In modo meno trasparente o, se preferite, più tortuoso, dettato forse più dalla manovra politica di giornata, o di stagione, che da un’analisi distaccata dei problemi e delle persone, è la iscrizione di Draghi alla corsa al Quirinale appena annunciata dal Fatto Quotidiano non interpretando notizie ma in qualche modo costruendole.

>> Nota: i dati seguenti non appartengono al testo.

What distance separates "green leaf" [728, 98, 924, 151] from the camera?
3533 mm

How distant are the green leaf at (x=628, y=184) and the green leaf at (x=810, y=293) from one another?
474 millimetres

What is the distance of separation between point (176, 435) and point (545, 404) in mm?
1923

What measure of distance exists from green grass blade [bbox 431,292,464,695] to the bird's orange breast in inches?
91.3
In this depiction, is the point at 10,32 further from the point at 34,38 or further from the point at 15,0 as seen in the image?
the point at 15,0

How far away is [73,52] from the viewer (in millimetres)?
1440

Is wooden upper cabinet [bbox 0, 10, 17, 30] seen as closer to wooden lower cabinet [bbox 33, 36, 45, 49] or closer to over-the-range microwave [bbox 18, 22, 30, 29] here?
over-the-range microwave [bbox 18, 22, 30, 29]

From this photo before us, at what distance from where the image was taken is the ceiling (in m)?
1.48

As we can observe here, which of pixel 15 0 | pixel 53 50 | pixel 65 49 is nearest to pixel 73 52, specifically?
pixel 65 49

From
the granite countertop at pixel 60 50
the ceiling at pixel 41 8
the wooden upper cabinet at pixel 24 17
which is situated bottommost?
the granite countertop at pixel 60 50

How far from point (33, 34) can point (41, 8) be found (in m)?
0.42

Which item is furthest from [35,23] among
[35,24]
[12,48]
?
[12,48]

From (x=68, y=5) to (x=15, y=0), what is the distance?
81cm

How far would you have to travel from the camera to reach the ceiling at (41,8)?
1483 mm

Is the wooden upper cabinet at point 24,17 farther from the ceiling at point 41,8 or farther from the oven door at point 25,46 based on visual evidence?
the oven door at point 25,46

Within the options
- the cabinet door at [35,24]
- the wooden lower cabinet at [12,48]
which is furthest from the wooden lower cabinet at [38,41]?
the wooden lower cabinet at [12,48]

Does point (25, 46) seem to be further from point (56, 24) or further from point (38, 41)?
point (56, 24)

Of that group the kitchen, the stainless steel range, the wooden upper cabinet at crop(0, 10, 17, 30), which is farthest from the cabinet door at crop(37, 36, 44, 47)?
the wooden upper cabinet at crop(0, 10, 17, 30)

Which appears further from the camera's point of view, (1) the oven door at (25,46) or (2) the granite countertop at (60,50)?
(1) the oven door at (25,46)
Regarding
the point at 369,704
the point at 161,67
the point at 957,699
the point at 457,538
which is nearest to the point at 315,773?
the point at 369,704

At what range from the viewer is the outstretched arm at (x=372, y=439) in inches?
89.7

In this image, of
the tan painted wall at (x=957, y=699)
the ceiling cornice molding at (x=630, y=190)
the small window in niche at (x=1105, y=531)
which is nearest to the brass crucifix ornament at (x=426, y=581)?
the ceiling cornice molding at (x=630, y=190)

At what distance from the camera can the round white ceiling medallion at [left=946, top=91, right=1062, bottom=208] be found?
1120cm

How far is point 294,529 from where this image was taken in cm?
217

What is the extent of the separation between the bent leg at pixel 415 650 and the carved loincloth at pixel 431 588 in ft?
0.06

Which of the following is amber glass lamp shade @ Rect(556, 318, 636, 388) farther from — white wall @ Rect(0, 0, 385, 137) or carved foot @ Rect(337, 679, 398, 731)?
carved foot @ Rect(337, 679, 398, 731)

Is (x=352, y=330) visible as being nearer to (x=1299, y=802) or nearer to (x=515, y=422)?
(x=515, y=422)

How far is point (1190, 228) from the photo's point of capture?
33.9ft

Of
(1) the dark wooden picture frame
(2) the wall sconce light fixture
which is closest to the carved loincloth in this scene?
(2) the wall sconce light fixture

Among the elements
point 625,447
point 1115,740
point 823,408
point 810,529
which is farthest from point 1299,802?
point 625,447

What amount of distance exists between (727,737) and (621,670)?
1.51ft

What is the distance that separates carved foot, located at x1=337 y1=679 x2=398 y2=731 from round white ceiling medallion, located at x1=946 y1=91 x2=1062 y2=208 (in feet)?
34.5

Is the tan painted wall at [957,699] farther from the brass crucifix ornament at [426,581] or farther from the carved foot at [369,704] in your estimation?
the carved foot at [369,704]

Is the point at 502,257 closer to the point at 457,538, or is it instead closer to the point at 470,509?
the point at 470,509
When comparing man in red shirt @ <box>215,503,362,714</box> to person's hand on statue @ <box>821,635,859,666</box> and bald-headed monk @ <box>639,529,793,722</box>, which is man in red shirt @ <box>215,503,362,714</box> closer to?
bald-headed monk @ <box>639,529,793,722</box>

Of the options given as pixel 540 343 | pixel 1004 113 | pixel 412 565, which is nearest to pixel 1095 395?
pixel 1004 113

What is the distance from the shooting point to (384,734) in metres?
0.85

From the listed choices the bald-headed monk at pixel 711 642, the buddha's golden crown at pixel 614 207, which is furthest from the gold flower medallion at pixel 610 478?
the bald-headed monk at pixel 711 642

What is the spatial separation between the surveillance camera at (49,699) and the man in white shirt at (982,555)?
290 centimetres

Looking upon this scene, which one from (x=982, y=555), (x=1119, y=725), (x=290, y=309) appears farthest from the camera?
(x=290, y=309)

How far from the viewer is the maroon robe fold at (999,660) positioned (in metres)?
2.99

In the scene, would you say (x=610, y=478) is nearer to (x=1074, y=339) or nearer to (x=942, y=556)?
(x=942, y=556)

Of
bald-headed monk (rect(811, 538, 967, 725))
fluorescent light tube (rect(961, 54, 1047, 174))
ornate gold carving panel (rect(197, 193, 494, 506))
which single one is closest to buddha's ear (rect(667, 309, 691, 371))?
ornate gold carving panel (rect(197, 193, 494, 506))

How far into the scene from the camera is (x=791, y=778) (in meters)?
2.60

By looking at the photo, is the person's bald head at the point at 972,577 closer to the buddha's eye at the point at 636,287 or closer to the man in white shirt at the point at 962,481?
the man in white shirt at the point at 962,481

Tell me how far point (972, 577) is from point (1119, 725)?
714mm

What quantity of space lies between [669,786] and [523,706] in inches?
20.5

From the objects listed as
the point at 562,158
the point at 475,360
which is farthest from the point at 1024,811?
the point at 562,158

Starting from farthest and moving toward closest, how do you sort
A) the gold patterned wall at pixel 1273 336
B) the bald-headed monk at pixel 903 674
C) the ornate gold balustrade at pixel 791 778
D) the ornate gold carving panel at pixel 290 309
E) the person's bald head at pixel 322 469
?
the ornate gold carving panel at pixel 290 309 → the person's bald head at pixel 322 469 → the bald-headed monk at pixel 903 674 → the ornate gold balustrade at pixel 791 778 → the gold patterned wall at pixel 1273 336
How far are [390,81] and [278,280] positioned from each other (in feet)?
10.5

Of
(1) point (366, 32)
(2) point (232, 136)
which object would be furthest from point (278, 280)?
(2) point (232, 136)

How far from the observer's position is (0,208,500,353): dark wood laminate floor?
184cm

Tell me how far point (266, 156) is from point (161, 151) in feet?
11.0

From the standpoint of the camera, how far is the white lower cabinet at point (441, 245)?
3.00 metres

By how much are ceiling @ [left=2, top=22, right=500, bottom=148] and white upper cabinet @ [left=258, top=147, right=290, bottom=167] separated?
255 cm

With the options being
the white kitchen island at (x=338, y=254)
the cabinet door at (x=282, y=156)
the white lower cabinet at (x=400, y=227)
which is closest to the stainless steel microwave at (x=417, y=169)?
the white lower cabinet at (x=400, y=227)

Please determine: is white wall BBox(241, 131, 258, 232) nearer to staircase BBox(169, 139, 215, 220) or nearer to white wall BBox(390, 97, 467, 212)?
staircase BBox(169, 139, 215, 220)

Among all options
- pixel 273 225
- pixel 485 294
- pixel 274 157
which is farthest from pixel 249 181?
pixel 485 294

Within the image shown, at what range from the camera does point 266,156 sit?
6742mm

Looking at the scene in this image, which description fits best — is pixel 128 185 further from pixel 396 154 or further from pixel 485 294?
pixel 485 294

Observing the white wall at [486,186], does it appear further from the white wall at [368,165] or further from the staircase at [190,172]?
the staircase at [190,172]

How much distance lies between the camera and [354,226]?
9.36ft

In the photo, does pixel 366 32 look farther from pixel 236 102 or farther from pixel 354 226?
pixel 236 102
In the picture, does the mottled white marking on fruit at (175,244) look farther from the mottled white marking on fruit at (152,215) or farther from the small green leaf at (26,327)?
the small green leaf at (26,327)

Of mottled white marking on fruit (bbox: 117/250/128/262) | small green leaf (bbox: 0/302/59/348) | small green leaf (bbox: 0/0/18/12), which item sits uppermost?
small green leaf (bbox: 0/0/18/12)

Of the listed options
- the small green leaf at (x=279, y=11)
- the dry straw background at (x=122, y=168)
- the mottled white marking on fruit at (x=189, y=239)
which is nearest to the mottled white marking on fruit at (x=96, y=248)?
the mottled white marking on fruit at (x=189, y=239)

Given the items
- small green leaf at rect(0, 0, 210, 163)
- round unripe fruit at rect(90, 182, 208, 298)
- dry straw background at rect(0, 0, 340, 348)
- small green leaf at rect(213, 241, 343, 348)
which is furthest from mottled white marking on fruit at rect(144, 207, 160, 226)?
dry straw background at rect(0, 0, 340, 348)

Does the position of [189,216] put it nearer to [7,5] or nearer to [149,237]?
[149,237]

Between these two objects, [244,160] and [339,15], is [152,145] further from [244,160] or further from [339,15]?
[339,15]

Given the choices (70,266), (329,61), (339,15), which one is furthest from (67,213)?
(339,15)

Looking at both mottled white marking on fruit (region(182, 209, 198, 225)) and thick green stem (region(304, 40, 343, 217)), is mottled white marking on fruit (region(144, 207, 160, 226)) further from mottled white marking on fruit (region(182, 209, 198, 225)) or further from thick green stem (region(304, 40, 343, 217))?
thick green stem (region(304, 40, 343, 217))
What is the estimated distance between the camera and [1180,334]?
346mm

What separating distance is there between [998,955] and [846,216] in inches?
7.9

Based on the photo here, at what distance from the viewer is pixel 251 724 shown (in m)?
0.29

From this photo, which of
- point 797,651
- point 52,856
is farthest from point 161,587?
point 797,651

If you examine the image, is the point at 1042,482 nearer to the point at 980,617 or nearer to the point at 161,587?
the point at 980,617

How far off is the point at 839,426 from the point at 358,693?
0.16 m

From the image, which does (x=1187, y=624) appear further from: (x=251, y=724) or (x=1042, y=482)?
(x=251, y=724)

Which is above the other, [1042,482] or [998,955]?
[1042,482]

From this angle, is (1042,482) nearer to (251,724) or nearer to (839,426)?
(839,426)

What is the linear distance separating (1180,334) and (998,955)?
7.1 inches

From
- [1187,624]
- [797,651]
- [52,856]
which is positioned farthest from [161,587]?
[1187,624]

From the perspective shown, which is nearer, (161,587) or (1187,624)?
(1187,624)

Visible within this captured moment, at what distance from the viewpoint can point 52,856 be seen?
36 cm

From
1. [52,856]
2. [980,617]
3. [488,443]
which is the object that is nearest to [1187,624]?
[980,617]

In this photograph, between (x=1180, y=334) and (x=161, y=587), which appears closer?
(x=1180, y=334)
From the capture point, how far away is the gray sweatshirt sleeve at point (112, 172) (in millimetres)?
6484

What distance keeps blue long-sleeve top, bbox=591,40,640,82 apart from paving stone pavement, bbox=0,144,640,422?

Sentite un po’ voi stessi le presunte notizie, appunto, sulle quali il giornale di Marco Travaglio ha rivelato ieri in prima pagina che “Draghi punta al Quirinale” consultando “partiti e peones” e, all’interno, che “Draghi tesse la tela del Colle”, forse dimenticando che “gli servono i giallorosa” più degli uomini o settori del centrodestra affrettatisi sul Foglio, o altrove, a partecipare al tifo di Ferrara e Cerasa. Le notizie, chiamiamole così,  di un interesse di Draghi per il Quirinale “percepite dai sismografi dei partiti” consisterebbero nel fatto che “qualche voce anonima quanto di peso, raccolta da Pd e M5S, arriva a dire che l’ex presidente della Bce “ci crede”. Insomma ci punta”, ha scritto testualmente Luca de Carolis. Che onestamente, francamente e così via ha tuttavia aggiunto: “Forse è un po’ troppo”. Abbastanza però per fare attribuire dal titolista al presidente del Consiglio una tessitura diretta, addirittura, della “tela del Colle”, forse pari se non superiore a quella di Palazzo Chigi a suo tempo attribuita in altri titoli, commenti, retroscena dal giornale di Travaglio all’allora semplice ex presidente della Banca Centrale Europea, mentre si consumavano gli ultimi tentativi di Giuseppe Conte di formare il suo terzo governo.  Se non partecipe, Draghi avrebbe alla fine tratto il beneficio del “Conticidio”, secondo il titolo del giallo scritto dal direttore del Fatto Quotidiano sulla fine del secondo governo del professore pugliese, ora più o meno felicemente alla guida non più di un esecutivo ma del MoVimento grillino che lo aveva portato a Palazzo Chigi con l’appoggio della Lega nel 2018 e confermato nel 2019 con quello sostitutivo del Pd.

Giuseppe Conte

E pensare che il povero Conte, vantando in una intervista un rapporto personale e diretto con l’interessato, prima di scoprirne e subirne una pretesa concorrenza alla guida del governo aveva tratto l’impressione che Draghi fosse troppo stanco del lavoro di salvataggio dell’euro svolto a Francoforte per lasciarsi solo tentare da una foto di Palazzo Chigi. Ma forse il professore aveva capito bene, non immaginando la capacità di persuasione di Mattarella su Draghi, una volta scoppiata la crisi dopo tanti tentativi di evitarla o solo ritardarla.